- [WHAT IS NEEDED]:
Copy out verbatim the part of the items that opens with the line containing "What is closest to (x=308, y=200) among" and closes with the line containing "1036 centimetres", including both of those lines.

- [Records of scene-based questions]:
_ _ _ _ _ _ _
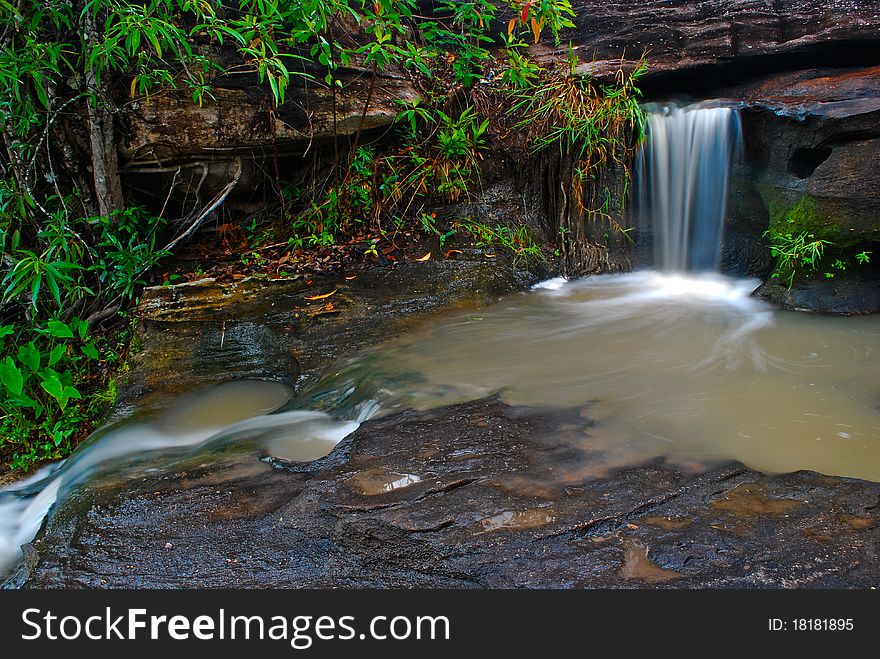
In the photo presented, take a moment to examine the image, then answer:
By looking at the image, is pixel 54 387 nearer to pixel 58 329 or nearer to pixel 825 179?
pixel 58 329

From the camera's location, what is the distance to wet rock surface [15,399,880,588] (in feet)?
7.20

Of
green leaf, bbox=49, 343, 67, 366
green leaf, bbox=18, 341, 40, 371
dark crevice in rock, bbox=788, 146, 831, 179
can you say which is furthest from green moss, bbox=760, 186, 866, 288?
green leaf, bbox=18, 341, 40, 371

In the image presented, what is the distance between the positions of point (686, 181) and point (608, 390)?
3.08 m

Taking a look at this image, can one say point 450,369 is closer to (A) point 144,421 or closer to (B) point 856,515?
(A) point 144,421

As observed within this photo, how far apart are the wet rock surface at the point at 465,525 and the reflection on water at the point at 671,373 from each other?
0.30m

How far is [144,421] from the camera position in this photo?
12.4ft

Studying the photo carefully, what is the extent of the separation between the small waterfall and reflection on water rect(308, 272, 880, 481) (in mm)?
535

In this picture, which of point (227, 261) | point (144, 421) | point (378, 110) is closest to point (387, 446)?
point (144, 421)

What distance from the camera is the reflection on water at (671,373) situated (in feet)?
10.1

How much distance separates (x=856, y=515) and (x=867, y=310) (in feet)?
10.3

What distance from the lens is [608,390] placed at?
3.70 m

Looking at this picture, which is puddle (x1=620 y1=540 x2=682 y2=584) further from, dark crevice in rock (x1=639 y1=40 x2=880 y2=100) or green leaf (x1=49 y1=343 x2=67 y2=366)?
dark crevice in rock (x1=639 y1=40 x2=880 y2=100)

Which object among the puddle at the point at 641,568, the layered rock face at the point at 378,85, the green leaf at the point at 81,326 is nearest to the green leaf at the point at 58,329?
the green leaf at the point at 81,326

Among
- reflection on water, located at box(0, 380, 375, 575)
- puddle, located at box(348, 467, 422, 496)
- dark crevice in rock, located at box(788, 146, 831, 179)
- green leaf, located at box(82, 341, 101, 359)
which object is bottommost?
reflection on water, located at box(0, 380, 375, 575)
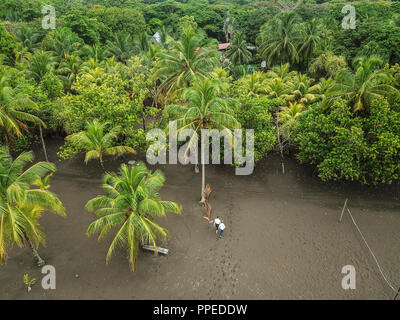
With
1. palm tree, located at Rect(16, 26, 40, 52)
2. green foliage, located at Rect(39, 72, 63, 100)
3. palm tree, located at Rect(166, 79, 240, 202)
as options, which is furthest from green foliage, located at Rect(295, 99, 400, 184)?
palm tree, located at Rect(16, 26, 40, 52)

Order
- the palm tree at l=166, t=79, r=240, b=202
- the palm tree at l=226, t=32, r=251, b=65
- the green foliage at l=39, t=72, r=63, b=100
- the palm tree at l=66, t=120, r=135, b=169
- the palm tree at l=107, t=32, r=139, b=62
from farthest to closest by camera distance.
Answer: the palm tree at l=226, t=32, r=251, b=65 → the palm tree at l=107, t=32, r=139, b=62 → the green foliage at l=39, t=72, r=63, b=100 → the palm tree at l=66, t=120, r=135, b=169 → the palm tree at l=166, t=79, r=240, b=202

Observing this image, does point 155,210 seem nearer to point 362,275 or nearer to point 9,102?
point 362,275

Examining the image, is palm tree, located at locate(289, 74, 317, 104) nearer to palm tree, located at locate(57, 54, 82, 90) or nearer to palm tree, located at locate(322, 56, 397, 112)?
palm tree, located at locate(322, 56, 397, 112)

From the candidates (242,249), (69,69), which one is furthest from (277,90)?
(69,69)

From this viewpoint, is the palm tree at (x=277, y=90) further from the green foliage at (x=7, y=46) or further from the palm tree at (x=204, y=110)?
the green foliage at (x=7, y=46)

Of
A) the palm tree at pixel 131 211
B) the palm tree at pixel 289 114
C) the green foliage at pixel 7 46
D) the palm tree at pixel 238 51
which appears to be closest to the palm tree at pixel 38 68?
the green foliage at pixel 7 46
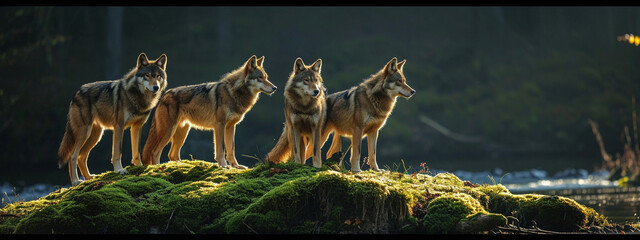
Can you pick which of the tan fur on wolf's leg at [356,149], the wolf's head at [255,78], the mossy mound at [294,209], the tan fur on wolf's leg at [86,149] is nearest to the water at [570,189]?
the tan fur on wolf's leg at [86,149]

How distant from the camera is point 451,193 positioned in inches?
327

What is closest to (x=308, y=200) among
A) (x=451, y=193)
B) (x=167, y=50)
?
(x=451, y=193)

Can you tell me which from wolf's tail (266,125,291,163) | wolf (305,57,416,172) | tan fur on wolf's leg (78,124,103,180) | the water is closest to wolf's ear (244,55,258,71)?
wolf's tail (266,125,291,163)

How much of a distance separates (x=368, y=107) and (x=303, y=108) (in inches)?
46.7

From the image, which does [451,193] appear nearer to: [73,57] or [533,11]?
[73,57]

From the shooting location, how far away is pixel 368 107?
10.4 m

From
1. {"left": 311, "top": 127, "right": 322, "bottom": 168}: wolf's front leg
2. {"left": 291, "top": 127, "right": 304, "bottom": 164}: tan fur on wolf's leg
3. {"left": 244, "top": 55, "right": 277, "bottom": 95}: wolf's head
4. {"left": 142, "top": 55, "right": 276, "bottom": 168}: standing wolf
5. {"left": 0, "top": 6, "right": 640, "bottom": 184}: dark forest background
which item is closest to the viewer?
{"left": 311, "top": 127, "right": 322, "bottom": 168}: wolf's front leg

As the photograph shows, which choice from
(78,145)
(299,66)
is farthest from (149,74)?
(299,66)

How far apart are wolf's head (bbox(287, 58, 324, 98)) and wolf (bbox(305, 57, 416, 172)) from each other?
786mm

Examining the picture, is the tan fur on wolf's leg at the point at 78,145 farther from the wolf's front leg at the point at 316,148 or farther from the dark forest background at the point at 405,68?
the dark forest background at the point at 405,68

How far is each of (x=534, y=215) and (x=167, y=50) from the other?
30888mm

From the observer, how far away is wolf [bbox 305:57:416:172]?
408 inches

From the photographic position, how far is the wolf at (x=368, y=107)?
1036 centimetres

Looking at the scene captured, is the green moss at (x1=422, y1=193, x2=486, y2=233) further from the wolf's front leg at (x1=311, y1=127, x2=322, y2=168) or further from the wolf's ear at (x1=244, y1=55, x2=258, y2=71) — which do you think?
the wolf's ear at (x1=244, y1=55, x2=258, y2=71)
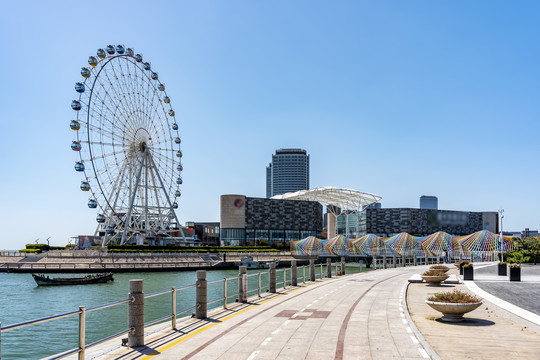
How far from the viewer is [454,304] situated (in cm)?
1611

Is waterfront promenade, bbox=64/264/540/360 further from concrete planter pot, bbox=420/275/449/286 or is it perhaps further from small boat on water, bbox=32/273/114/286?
small boat on water, bbox=32/273/114/286

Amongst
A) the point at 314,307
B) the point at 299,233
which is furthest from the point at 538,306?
the point at 299,233

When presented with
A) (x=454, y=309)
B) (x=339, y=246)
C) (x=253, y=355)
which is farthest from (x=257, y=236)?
(x=253, y=355)

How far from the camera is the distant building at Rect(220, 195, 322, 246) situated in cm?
17212

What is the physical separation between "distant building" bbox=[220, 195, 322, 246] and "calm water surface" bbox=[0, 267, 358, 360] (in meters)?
100

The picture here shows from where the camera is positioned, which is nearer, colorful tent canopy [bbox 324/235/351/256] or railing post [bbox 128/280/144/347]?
railing post [bbox 128/280/144/347]

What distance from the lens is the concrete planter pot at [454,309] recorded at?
16062mm

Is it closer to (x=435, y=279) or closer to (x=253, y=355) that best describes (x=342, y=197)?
(x=435, y=279)

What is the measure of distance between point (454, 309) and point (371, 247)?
287 ft

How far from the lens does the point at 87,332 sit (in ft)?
91.5

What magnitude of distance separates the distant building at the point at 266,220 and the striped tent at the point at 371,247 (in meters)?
60.5

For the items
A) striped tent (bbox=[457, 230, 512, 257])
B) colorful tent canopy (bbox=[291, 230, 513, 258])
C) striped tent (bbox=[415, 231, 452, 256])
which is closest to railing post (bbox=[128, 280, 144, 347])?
colorful tent canopy (bbox=[291, 230, 513, 258])

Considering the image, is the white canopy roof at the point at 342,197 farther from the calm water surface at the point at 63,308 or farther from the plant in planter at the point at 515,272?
the plant in planter at the point at 515,272

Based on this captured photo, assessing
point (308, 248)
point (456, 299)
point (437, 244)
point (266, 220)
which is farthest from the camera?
point (266, 220)
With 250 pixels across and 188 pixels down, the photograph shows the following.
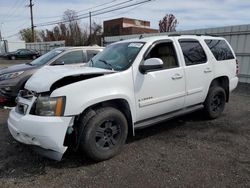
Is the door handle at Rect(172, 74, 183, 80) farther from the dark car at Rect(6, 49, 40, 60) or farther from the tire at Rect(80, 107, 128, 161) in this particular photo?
the dark car at Rect(6, 49, 40, 60)

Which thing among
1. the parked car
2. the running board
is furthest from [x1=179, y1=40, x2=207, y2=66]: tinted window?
the parked car

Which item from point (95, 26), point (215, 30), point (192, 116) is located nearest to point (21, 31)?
point (95, 26)

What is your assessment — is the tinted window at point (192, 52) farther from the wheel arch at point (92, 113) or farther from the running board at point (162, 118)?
the wheel arch at point (92, 113)

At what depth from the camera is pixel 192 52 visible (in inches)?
189

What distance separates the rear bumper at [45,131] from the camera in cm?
303

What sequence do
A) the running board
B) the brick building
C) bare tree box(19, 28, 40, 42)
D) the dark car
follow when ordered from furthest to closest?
bare tree box(19, 28, 40, 42) < the brick building < the dark car < the running board

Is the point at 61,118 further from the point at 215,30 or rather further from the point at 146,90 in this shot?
the point at 215,30

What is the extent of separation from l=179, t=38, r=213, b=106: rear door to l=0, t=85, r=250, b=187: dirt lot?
73 centimetres

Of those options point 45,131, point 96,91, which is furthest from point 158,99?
point 45,131

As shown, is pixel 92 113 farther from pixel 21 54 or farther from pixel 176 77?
pixel 21 54

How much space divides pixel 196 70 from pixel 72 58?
13.6 ft

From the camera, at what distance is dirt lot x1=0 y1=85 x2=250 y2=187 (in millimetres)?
3021

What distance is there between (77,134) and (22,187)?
3.07ft

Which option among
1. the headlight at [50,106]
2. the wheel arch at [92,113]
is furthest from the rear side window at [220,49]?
the headlight at [50,106]
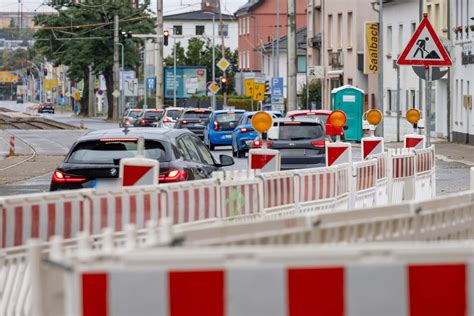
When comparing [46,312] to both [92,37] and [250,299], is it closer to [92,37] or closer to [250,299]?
[250,299]

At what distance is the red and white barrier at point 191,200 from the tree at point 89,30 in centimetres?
9877

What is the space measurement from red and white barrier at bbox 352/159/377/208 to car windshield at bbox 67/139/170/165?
2.87 metres

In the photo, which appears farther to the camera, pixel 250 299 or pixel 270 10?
pixel 270 10

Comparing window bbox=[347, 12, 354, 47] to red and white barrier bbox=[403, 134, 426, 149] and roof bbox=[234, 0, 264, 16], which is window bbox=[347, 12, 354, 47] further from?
roof bbox=[234, 0, 264, 16]

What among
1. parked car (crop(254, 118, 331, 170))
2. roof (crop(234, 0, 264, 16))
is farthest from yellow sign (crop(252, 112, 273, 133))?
roof (crop(234, 0, 264, 16))

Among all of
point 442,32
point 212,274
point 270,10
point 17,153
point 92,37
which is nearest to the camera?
point 212,274

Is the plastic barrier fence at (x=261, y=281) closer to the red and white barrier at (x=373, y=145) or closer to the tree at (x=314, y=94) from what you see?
the red and white barrier at (x=373, y=145)

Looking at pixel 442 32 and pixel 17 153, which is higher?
pixel 442 32

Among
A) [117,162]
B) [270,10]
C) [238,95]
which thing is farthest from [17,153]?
[270,10]

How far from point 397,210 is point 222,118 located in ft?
146

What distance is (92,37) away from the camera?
365ft

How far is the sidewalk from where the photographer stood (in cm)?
4012

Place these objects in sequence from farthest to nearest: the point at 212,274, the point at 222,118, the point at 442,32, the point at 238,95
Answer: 1. the point at 238,95
2. the point at 442,32
3. the point at 222,118
4. the point at 212,274

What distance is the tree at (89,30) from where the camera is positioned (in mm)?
112000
_ _ _ _ _ _ _
- [EXERCISE RESPONSE]:
What is closest to (x=308, y=200) among
A) (x=451, y=193)
B) (x=167, y=50)
?
(x=451, y=193)

Can you tell me which from wolf's tail (266,125,291,163) | wolf (305,57,416,172) | tan fur on wolf's leg (78,124,103,180) | the water is closest to wolf's ear (244,55,258,71)?
wolf's tail (266,125,291,163)

How much of a distance separates (x=368, y=107) and (x=303, y=108) (in inches)?
46.7

From the image, which does [451,193] appear nearer to: [73,57] or [533,11]?
[73,57]

From the shooting location, how far away is pixel 368 107?
10.4 m

From
1. {"left": 311, "top": 127, "right": 322, "bottom": 168}: wolf's front leg
2. {"left": 291, "top": 127, "right": 304, "bottom": 164}: tan fur on wolf's leg
3. {"left": 244, "top": 55, "right": 277, "bottom": 95}: wolf's head
4. {"left": 142, "top": 55, "right": 276, "bottom": 168}: standing wolf
5. {"left": 0, "top": 6, "right": 640, "bottom": 184}: dark forest background
which item is closest to the viewer?
{"left": 311, "top": 127, "right": 322, "bottom": 168}: wolf's front leg

As the photograph shows, which choice from
(78,145)
(299,66)
is farthest from (149,74)?
(299,66)

How far apart are wolf's head (bbox(287, 58, 324, 98)) and wolf (bbox(305, 57, 416, 172)) from each other?
786mm

Examining the picture, is the tan fur on wolf's leg at the point at 78,145 farther from the wolf's front leg at the point at 316,148 or farther from the dark forest background at the point at 405,68?
the dark forest background at the point at 405,68

How far is each of (x=534, y=215) and (x=167, y=50) from the other?
30888mm

From the observer, how far away is wolf [bbox 305:57:416:172]?
408 inches

From the photographic position, how far is the wolf at (x=368, y=107)?
1036 centimetres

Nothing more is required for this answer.